With declining health, the leader’s sister Cecilia Huffman took on tasks that she could no longer perform personally. Stepping down, she says, will give her sister more time for her own pursuits.
Rick Callender, former president of the San Jose-Silicon Valley NAACP will take over as state president. The baton is being passed and Callender is “ready” to run with it, Dr. Huffman said.
“Luckily for me, the next generation was a member of my executive committee for about 15 years,” she said. “He got trained real well, as far as I could train him. He was always an activist, but I think for my situation, he’s ready to take over. He’s seeking to hit the ground running. I made sure that I transferred the title to him. He has to run for it two years from now, but right now he gets a head start and I think it’ll do him good to get in there and get it going.”
There is plenty of work ahead for the NAACP, Dr. Huffman says.
“They still have a long way to go to bring about racial equality, no doubt about that,” she shared.
She points to the failure to reverse the state’s ban on affirmative action earlier this month.
“That said two things,” she said. “Number one, it didn’t have the people behind it that should have been behind it and number two, there’s still racism in the state of California and we are not as liberal as they say we are, because you can look at the things that have happened around the state. We just have to keep pushing forward.”
Her successor being 20 years her junior, Dr. Huffman says, will be to his advantage.
“He’s got a long stretch that he can go, if he gets in and does well. He’ll take it to the next level. I took it as far as I could take it,” she added.
She calls her next steps “semi retirement” as there is still a year and a half left to her term on the National NAACP Board. She plans to remain active in her consulting firm as well.
Dr. Huffman founded A.C. Public Affairs, Inc., which specializes in initiative campaigns, strategic public policy issues and grassroots organizing, in 1988. The firm has made her the subject of quite a bit of controversy of late. In reportedly getting nearly $2 million from special interest groups in the last two years, she has been accused of having a conflict of interest and backing initiatives that are detrimental to the Black community.
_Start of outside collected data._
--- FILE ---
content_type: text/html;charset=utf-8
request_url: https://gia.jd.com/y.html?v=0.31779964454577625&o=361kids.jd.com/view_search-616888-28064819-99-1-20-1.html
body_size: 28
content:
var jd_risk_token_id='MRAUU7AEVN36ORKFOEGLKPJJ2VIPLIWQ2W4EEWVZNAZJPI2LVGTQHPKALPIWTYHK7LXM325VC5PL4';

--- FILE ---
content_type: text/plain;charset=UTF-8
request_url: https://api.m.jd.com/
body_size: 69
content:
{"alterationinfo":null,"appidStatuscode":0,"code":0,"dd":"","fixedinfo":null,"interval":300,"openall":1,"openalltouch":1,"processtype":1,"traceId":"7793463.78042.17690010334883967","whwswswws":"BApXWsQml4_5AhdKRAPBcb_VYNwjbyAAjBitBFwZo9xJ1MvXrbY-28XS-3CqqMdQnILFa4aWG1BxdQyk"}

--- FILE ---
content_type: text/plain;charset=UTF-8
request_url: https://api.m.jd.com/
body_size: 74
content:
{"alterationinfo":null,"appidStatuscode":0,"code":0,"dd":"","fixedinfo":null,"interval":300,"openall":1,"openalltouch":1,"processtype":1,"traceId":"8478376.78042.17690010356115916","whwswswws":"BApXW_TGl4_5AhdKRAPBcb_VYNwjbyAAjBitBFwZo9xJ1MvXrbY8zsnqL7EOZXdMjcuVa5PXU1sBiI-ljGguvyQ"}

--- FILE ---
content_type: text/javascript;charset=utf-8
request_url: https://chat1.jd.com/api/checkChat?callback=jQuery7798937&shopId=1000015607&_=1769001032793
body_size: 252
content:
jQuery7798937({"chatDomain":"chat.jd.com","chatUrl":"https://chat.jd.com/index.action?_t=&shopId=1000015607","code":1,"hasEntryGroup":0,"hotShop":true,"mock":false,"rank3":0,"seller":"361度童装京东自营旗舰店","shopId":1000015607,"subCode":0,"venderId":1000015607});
“The people who took shots at me were some people in labor,” she said. “They don’t think that Black people can have an independent voice from them. When labor says something, they think we ought to say OK, but I don’t agree with them. If labor is right, I’m with them. If labor is not right, then I’m going to go on and do what I want to do, so that’s the problem they have with me.”
During a recent Zoom discussion of ballot measures, prominent area Black activists blatantly called her out, calling her an “immoral sellout” who was “on the wrong side of history.”
Dr. Huffman was unfazed.
“No I don’t care, because I was right and they were wrong,” the veteran leader said matter of factly.
“All six of those initiatives, they were wrong,” she continued. “They couldn’t do anything but take potshots at me because they didn’t have the resources or they were on the wrong side of the issue, so I didn’t pay them any attention.”
Ms. Williams says part of Dr. Huffman’s legacy is the things that she brought to the attention of African Americans that otherwise they wouldn’t have embraced such as same-sex marriage and the legalization of marijuana.
“She was on the forefront of those when everybody wasn’t,” Ms. Williams said. “When same-sex marriage first came out, it didn’t pass, but she wasn’t afraid to come back and support it again and it passed the second time, the same with cannabis.”
There were also the things Dr. Huffman in getting the NAACP office organized and securing better locations for its headquarters, Ms. Williams said.
“It really does pain me to hear folks say that she used the NAACP to take herself to another level. No, she took NAACP state to another level. We needed her more than she needed us from when she first walked in the door.”
Dr. Huffman says after two decades, she has no regrets.
“I would do it all over again if I could,” she said.